Прежде я писала о своем деде, Николае Ивановиче Богомякове, отсидевшем в лагерях и ссылках 25 лет жизни.
А сегодня я вспомню бабушку, Рахиль Тропп - что пришлось пережить членам семей «врагов народа». Дед был директором ленинградской Электросилы и отлично понимал, что волна арестов должна накрыть и его, тем более, что был он уже на заметке у власти за ошибочную кадровую политику: пригрел у себя на Электросиле несколько социально чуждых элементов с дворянским происхождением. Дед был умен, энергичен, он сбежал на крайний Север и стал работать в школе. Но Большой Брат обнаружил его и там, правда, загребли не в 37, а в 38.
Бабушка осталась одна с двухлетней дочкой, моей мамой. И началась та жизнь жены заключенного, наполненная чудовищным одиночеством. Ведь скрывать факт посадки мужа надо было и в школе, где она преподавала немецкий язык, чтобы не уволили. И дома - чтобы не прознали злобные соседи по коммуналке. И от дочки - мама до 12 лет была уверена, что отец пропал без вести на фронте. Ни с кем нельзя поговорить, никому не пожалуешься, не поплачешь, не расскажешь то, что разрывает нутро! Всё в себе.
В очередях в тюрьмы эти жены тоже не обменивались словами - судьба общая, тут бы и поговорить, но опасно! Неизвестно, кто перед тобой - донесет, посадят, что будет с дочкой? Молчали. И при этом, надо было отрывать от нищей зарплаты крохи на продуктовые посылки, на деньги в тюрьму. Тайно бегать на свидания, когда их изредка давали. На одном таком свидании, дед, измученный бесконечными допросами, когда не давали спать изо дня в день, и мозг отказывал, бормотал ей: «Рая! Я забыл, кто написал «Войну и мир!» И это тоже надо было пережить, утешить, поддержать. И опять же нести в себе, только в себе - никому ни слова.
Когда деда сослали в лагерь, бабушка ездила к нему дважды. Один раз ей отказали в свидании, дед доходил от голода и не выполнял нормы на лесоповале. Она подождала часа, когда зэки возвращались с работы, увидела в колонне мужа, бросилась к нему. Вертухай отшвырнул ее прикладом в снег.

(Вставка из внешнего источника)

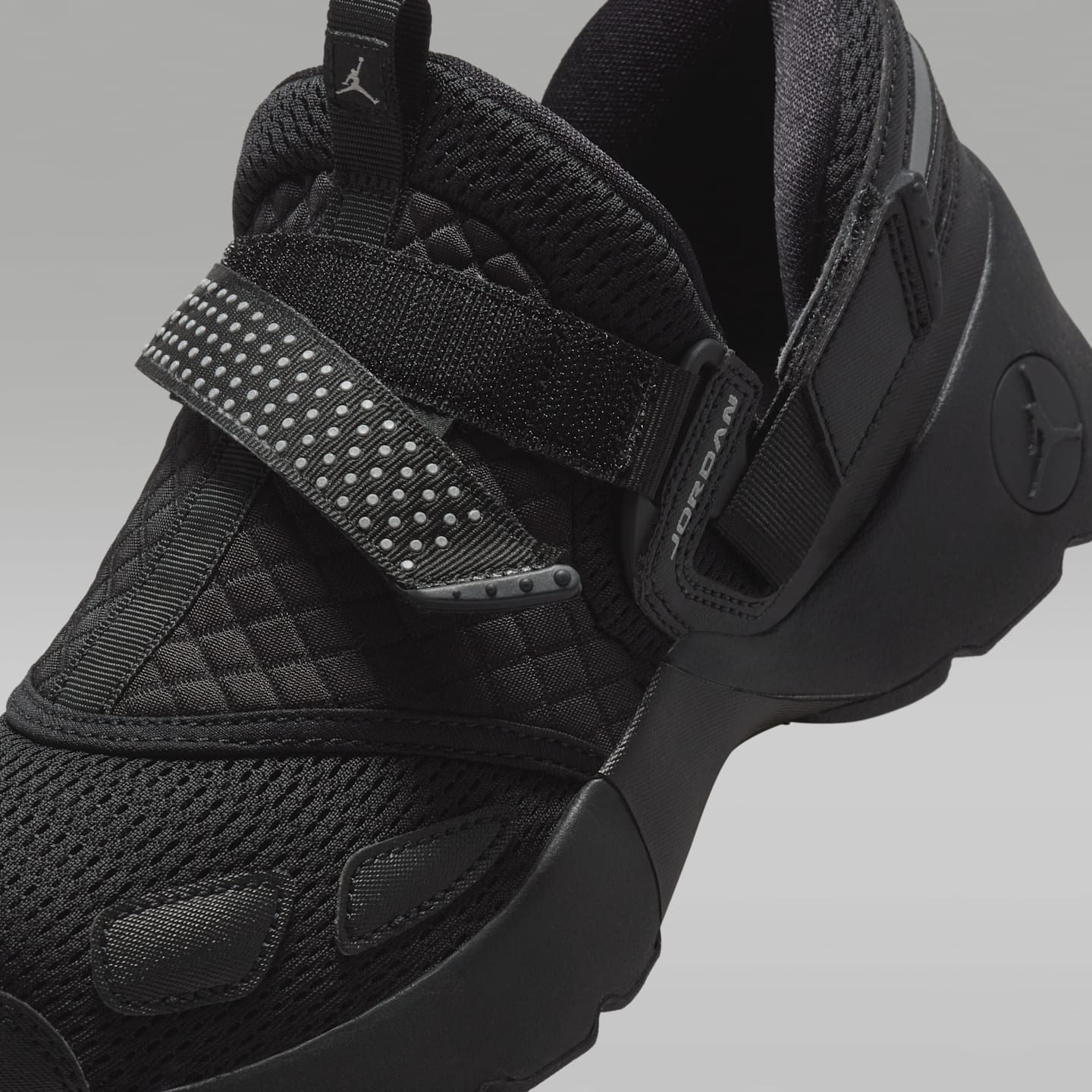 Женские кроссовки Jordan Trunner LX, цвет: Чёрный — фото 7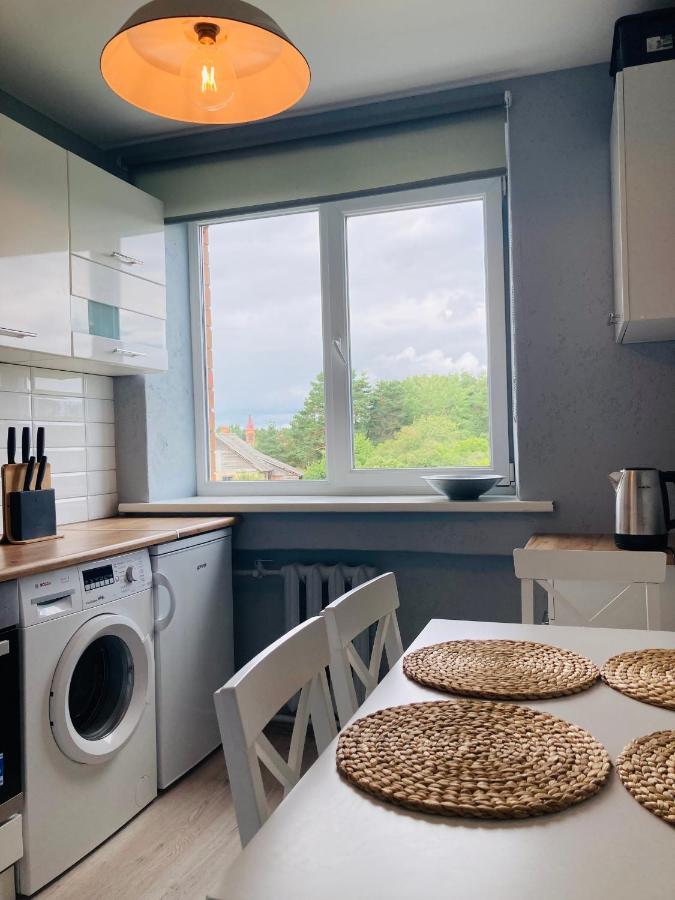 Appartamento Pie Oskara Kolka Esterno foto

А потом война, эвакуация с шестилетней дочкой в Уфу. Жили поначалу у двух сосланных немок. Ночью стены комнаты покрывались коркой льда, бабушка сколачивала его топором. Работала по 12 часов на военном заводе. От недоедания и перегрузок заболела менингитом, ее в беспамятстве увезли в больницу. Чудом выжила. Весной настригала крапиву, варила щи, и так спасла себя и дочку от цинги, у мамы шатались все зубы. Потом в Челябинске подрабатывала тем, что делала богатым партийным женам маникюр и обучала их отпрысков немецкому языку. Маленькую маму брала с собой на уроки, там подкармливали. А гонорар платили кусочком сливочного масла, который бабушка скармливала дочке, уверяя, что она его терпеть не может.
После войны вернулись в Ленинград, в ту же коммуналку. В 1948 деда, отсидевшего свою десятку, выпустили. Моя мама была потрясена явлением отца, влюбилась в него сразу и навсегда. Но жить в Ленинграде он не имел права, даже появляться там было для него опасно. И бабушка с мамой ездили к нему в леспромхоз в Прибалтике. И, конечно, поделиться счастьем, рассказать кому-нибудь из подружек, что у нее появился замечательный отец, мама тоже не могла, попав под тот же колпак космического молчания.
И тут же, в 1948 году, началась «борьба с космополитами». Бабушку выгнали из школы - враг не может преподавать советским детям. Соседи по коммуналке, организованные страшной бабой, по прозвищу «Салтычиха», травили ее. Только ночью она пробиралась на кухню, чтобы сварить картошки себе и дочке.
Всё вместе дало осложнение на сердце, и так нездоровое от рождения. Рахиль умерла, когда моей маме было 15 лет. Я, никогда ее не видевшая, думаю о ней с болью. Ее, хрупкую женщину, с врожденным пороком сердца, держала все эти нечеловечески тяжелые годы только исступленная любовь к мужу и дочери.
Светлая память всем, кто всё это выдержал или не выдержал.
Бабушка, Рахиль Тропп
Дед, Николай Иванович Богомяков. 1949. Между двумя посадками, сталинской и хрущевской.